SOURCE MATERIAL:
--------------------------------

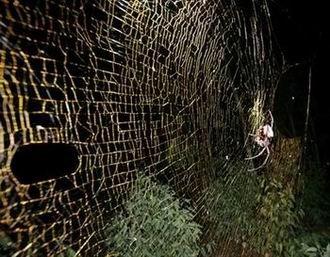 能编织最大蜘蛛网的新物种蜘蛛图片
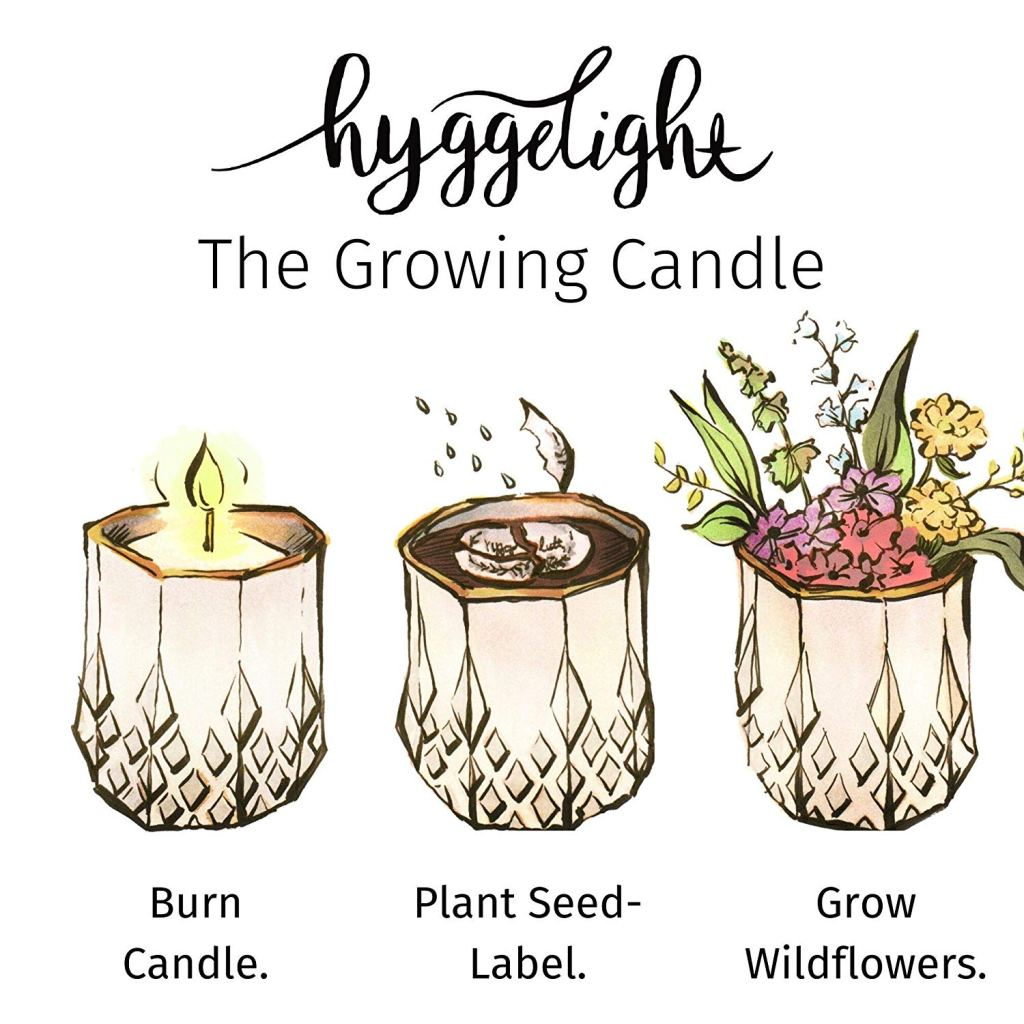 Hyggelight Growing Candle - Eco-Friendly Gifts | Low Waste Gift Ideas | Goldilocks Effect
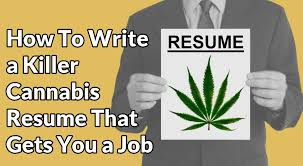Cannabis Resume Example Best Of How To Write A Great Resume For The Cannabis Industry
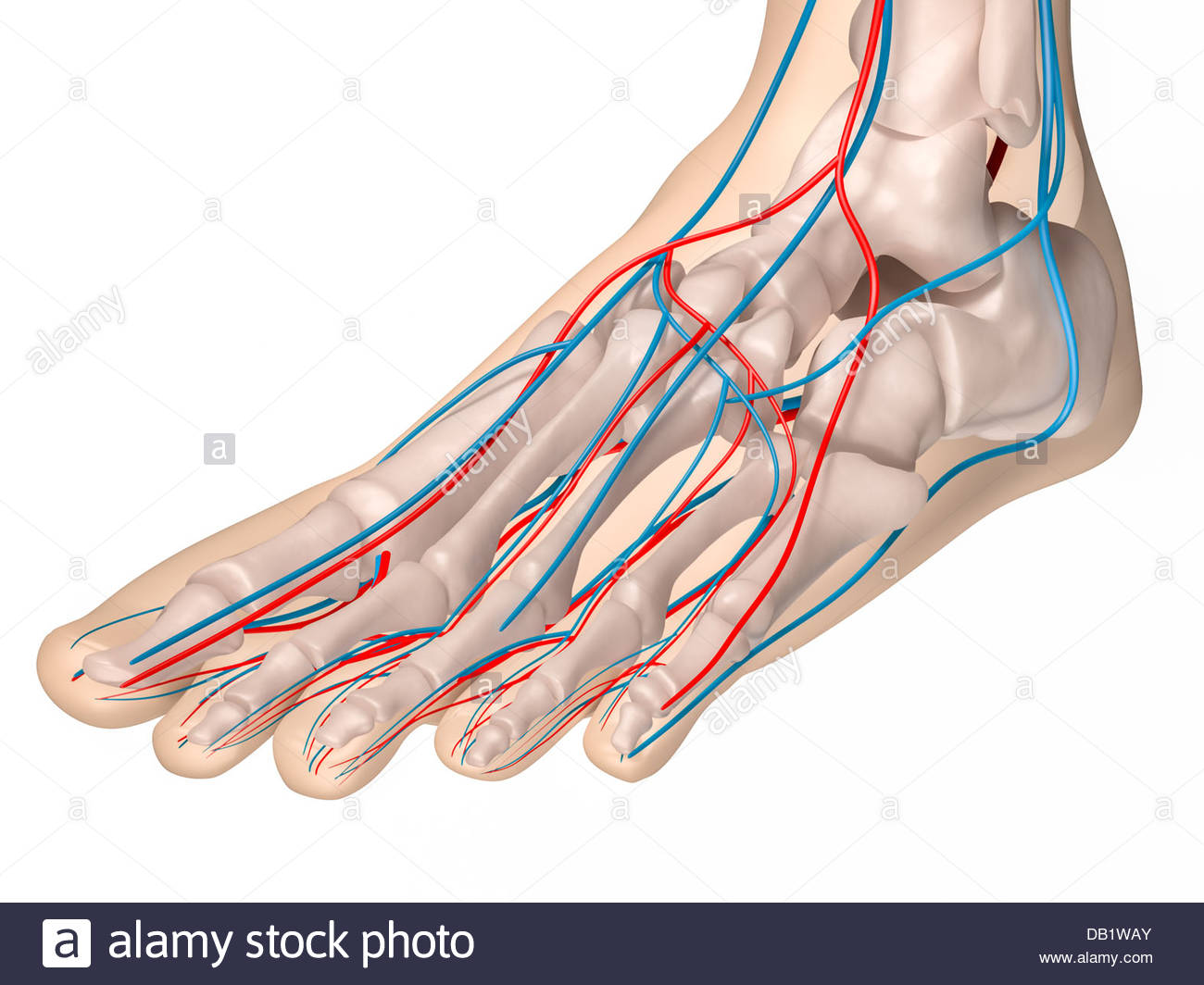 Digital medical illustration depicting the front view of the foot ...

--------------------------------

TASK DESCRIPTION:
Once the pictures are set aside, repeat the data above exactly.

YOUR SOLUTION:
 能编织最大蜘蛛网的新物种蜘蛛图片
 Hyggelight Growing Candle - Eco-Friendly Gifts | Low Waste Gift Ideas | Goldilocks Effect
Cannabis Resume Example Best Of How To Write A Great Resume For The Cannabis Industry
 Digital medical illustration depicting the front view of the foot ...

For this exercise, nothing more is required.